Время подошло огород пропалывать, от сорняков очищать. Отец уже второй раз сказал, что третьего раза не будет, если «бодылья» не подёргаешь. А на улице жара, на речку тянет поплескаться. Что делать? Позвал своего дружка с огородом управиться.
Траву мы с Вальком, конечно, повыдёргивали, а вот мак мой друг приказал не трогать. «Мы – говорит, – будем кайф ловить. Опий добывать будем. Покурим – и любое кино по желанию перед глазами крутиться будет. Девок голых насмотримся».
И стал мой более сметливый друг коробочки мака, головки эти зелёные, крест-на-крест бритвенным лезвием надрезать. Головки зелёные, а из надрезов молочко мутное просачивается.
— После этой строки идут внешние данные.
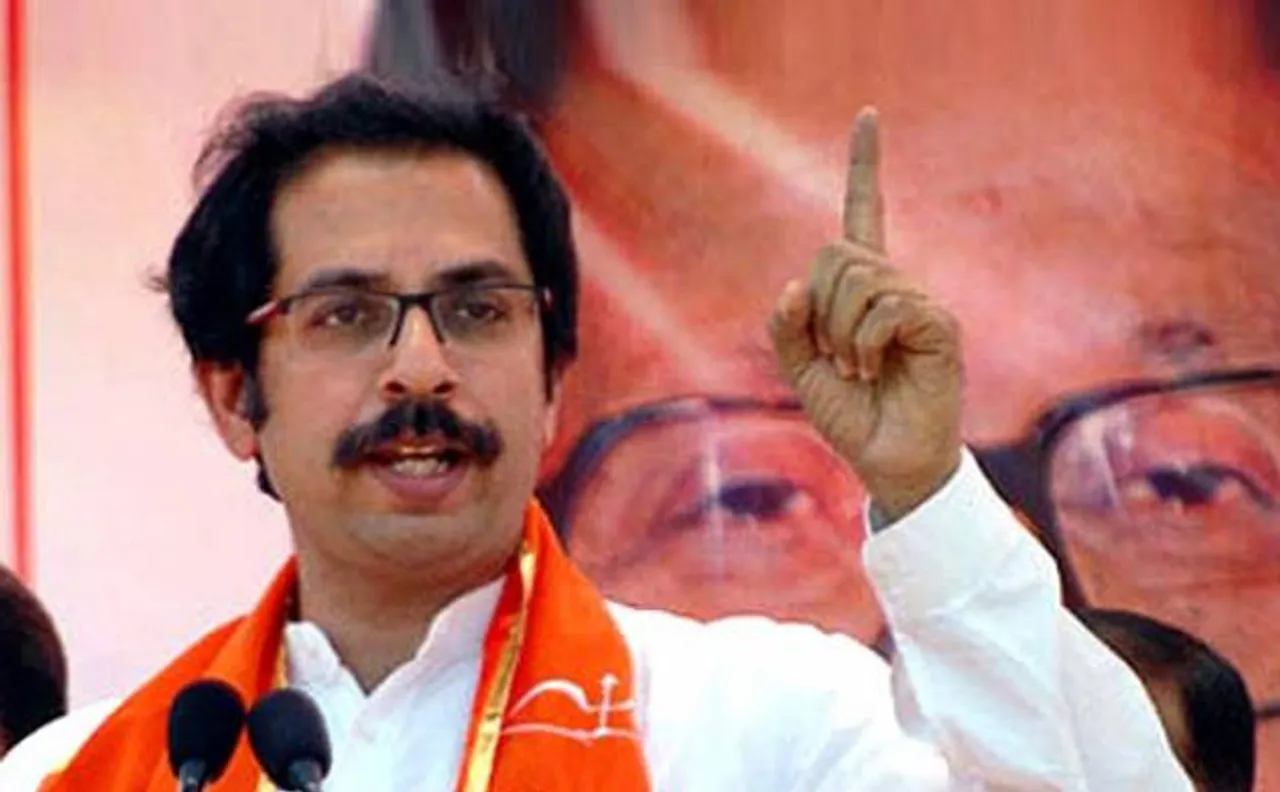Kanhaiya Kumar wrongly labelled â€˜anti-nationalâ€™, says Uddhav Thackeray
Валёк говорит, завтра мы эту смолку соскребём, подсушим и с махоркой смешаем. Покурим – и смотри, что себе закажешь! Это, говорит, кайф называется.
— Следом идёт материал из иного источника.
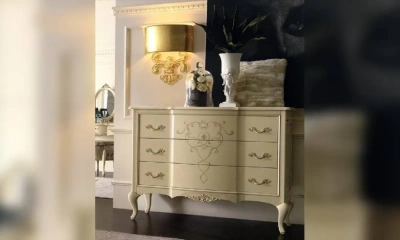 Комод Giorgio Casa Memie Veneziane 1150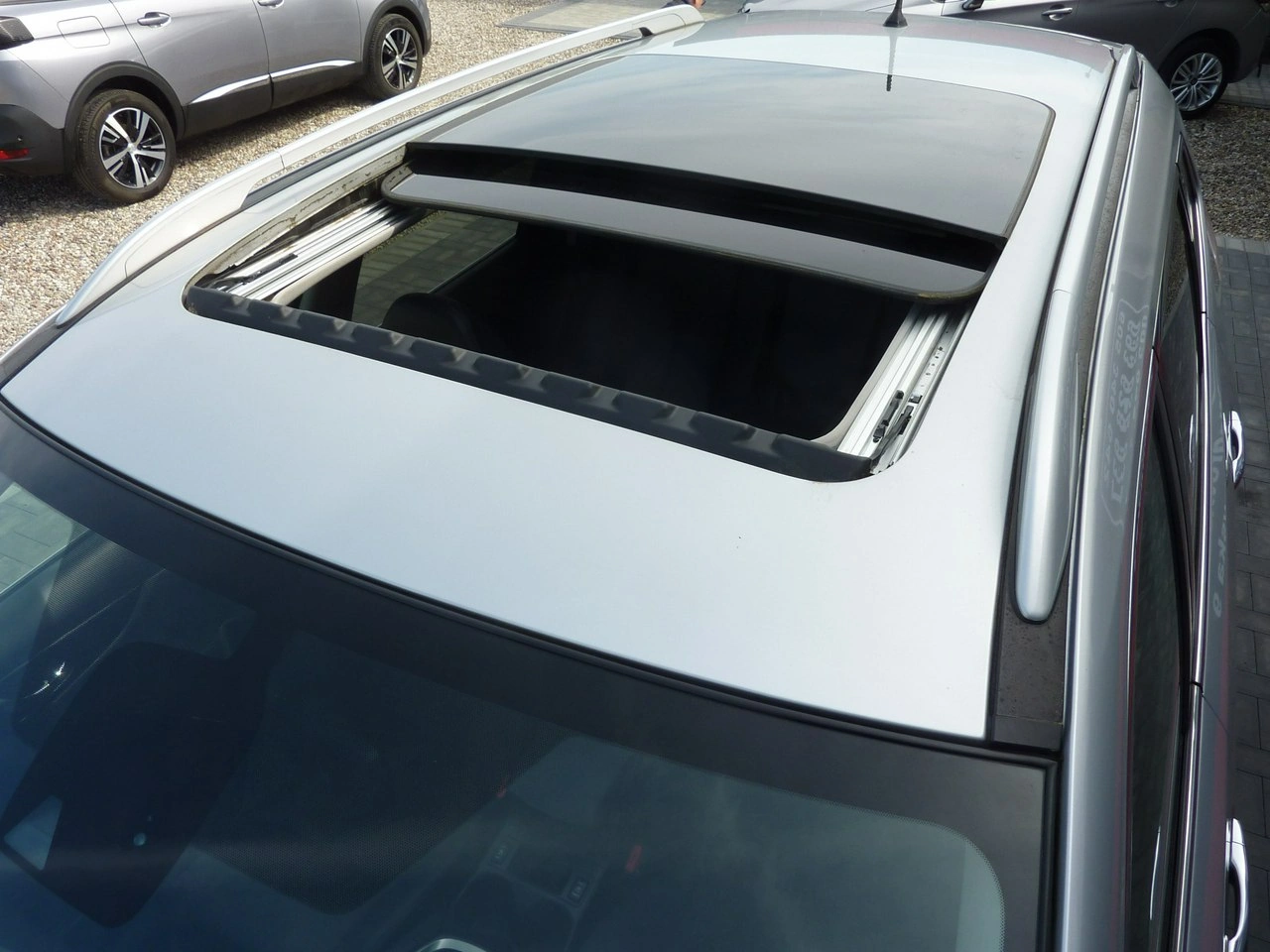 Nissan X-Trail - Zdjęcie 31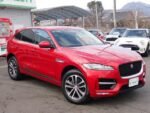 2021 JAGUAR FOR SALE FROM JAPAN - Image 5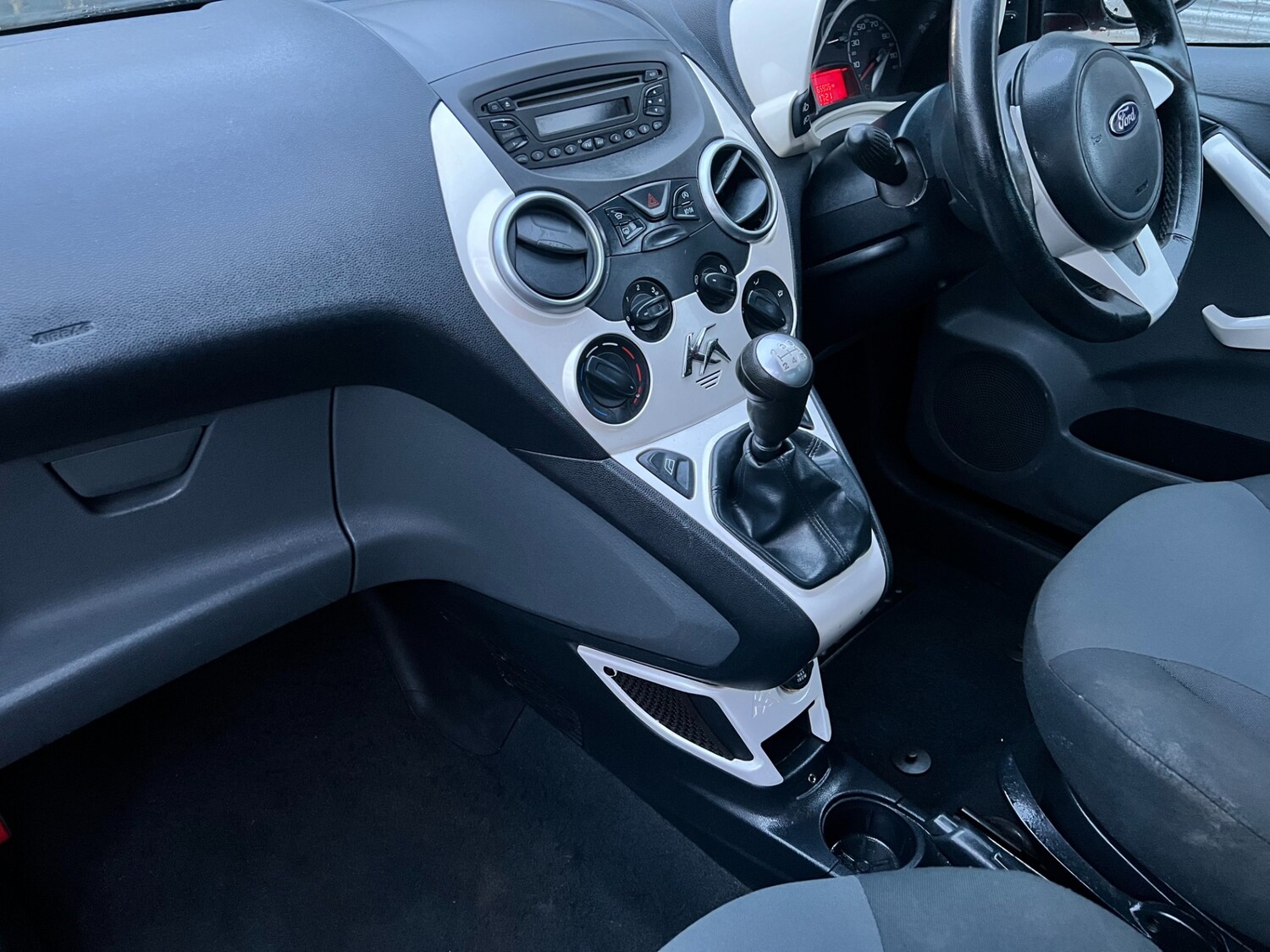 Used Ford Ka 2013 for sale - 77235944: Photo 9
Мне интересно стало. Вот бы посмотреть свою новенькую училку по литературе, Нину Александровну, которая у нас в школе от пединститута практику проходит. Красивая… В неё все наши пацаны влюблены.
Вот бы посмотреть…
На другой день, не дожидаясь настоящего перегона этого бешеного молочка, мы с другом, осторожно переступая грядки, чтобы не помять картофельную ботву, на корточках, посапывая от усердия, старательно соскребали с коробочек наплывшую за ночь желтоватую загустевшую смолку.